#### WHAT IS REQUIRED
Transcribe word for word everything in the article on Adis King below, from "She subsequently began" down to "medicine in 2015.".

#### READING PASSAGE
Minister of Youth Development and Empowerment, Youth at Risk, Gender Affairs, Seniors' Security and Dominicans With Disabilities
- In office 17 December 2019 – 13 December 2022
- Prime Minister: Roosevelt Skerrit
- Preceded by: Catherine Lady Daniel (Gender Affairs) Justina Charles (Youth)
- Succeeded by: Cassandra Williams (Senior's Security and Gender Affairs) Oscar George (Youth)

Personal details
- Born: Saint Joseph, Dominica
- Party: Dominica Labour Party
- Alma mater: University of Havana

= Adis King =

Dominican politician

Adis King is a Dominican doctor and politician. She served as Minister of Youth Development and Empowerment, Youth at Risk, Gender Affairs, Seniors' Security and Dominicans With Disabilities of Dominica between 2019 and 2022.

==Early life and education==
King was born in Saint Joseph, Dominica, the fourth of four children, where she grew up and went to school. King worked temporarily on a local banana farm. In 1991, she began teaching at St Joseph's Primary School, a post she held until 1994.

She subsequently began working as a laboratory technician at Princess Margaret Hospital in Roseau until, in 2000, she got a scholarship to study medicine in Cuba, graduating from the University of Havana in 2007 and completing there a postgraduate degree in internal medicine in 2015.

==Career==
King worked as an internal doctor at Princess Margaret Hospital for several years. She also worked with youth and community organisations supporting rural women and children in need.

On 17 February 2019 Prime Minister Roosevelt Skerrit announced King as the Dominica Labour Party's candidate for Saint Joseph in the 2019 elections. She got elected after defeating Monell Williams of the UWP and received 60.15% of the vote. During the campaign, King promised to transform Saint Joseph into a commercial hub, road repairs, modernise housing, initiatives to promote the local cadence-lypso band Gramacks and its lead singer, as well as educational initiatives, the modernisation of Saint Joseph health centre, and measures to support sustainable agriculture.

Prime Minister Roosevelt Skerrit named her Minister of Youth Development and Empowerment, Youth at Risk, Gender Affairs, Seniors' Security and Dominicans With Disabilities and she was sworn in on 17 December 2019.

During her term in office, she championed the enactment of the Child Protection Bill and the Domestic Violence Bill, as well as tackling violence against older people, regulating care homes, and launching training programmes for marginalised young people in the construction and textile industries. In November 2020 she announced the government's intention to pass the Family Model Bills.

King did not stand for re-election in the 2022 elections and was succeeded as minister on 13 December 2022. Following her political career, she became the coordinator of United Nations agencies in Dominica and worked for the UN Multi-Country Sustainable Development Cooperation Framework (MSDCF) Focal Point.

#### DATA SECTION
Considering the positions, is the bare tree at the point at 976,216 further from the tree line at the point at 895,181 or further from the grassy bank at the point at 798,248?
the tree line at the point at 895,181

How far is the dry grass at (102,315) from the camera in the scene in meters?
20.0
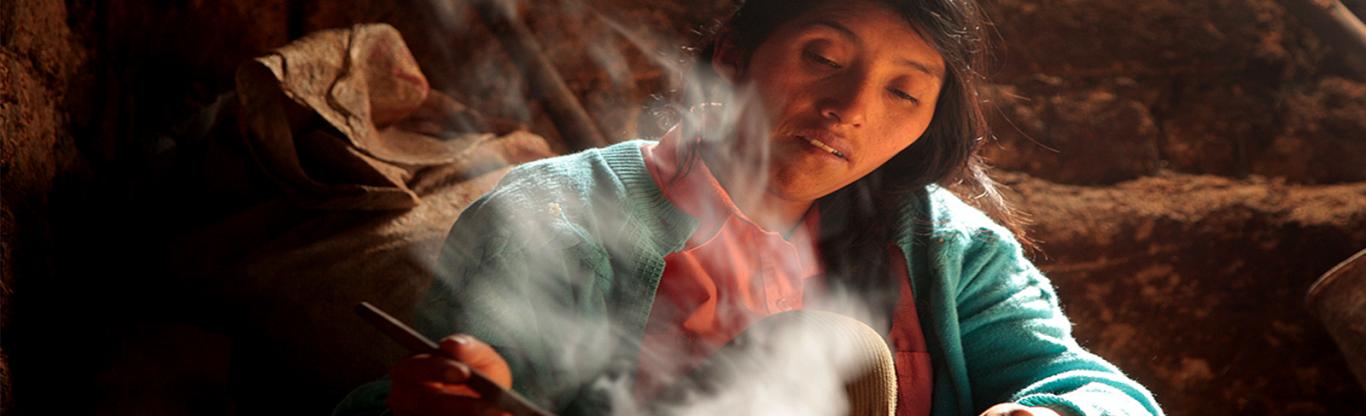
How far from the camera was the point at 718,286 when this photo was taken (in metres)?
1.37

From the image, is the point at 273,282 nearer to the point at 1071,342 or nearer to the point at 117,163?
the point at 117,163

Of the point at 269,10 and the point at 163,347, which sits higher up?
the point at 269,10

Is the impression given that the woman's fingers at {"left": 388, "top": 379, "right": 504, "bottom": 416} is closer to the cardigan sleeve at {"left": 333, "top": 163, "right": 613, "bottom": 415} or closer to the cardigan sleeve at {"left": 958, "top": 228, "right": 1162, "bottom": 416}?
the cardigan sleeve at {"left": 333, "top": 163, "right": 613, "bottom": 415}

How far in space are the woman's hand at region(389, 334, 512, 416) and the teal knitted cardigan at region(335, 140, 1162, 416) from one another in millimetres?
195

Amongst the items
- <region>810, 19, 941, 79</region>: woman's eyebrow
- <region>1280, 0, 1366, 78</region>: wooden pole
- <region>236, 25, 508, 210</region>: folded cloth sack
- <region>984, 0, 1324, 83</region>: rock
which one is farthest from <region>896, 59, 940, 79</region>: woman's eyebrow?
<region>1280, 0, 1366, 78</region>: wooden pole

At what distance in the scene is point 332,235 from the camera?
1.97m

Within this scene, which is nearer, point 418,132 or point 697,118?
point 697,118

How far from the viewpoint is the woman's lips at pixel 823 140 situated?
4.25 ft

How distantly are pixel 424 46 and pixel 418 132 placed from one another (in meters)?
0.34

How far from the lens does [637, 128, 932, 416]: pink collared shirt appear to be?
4.31ft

#### EXPECTED OUTPUT
She subsequently began working as a laboratory technician at Princess Margaret Hospital in Roseau until, in 2000, she got a scholarship to study medicine in Cuba, graduating from the University of Havana in 2007 and completing there a postgraduate degree in internal medicine in 2015.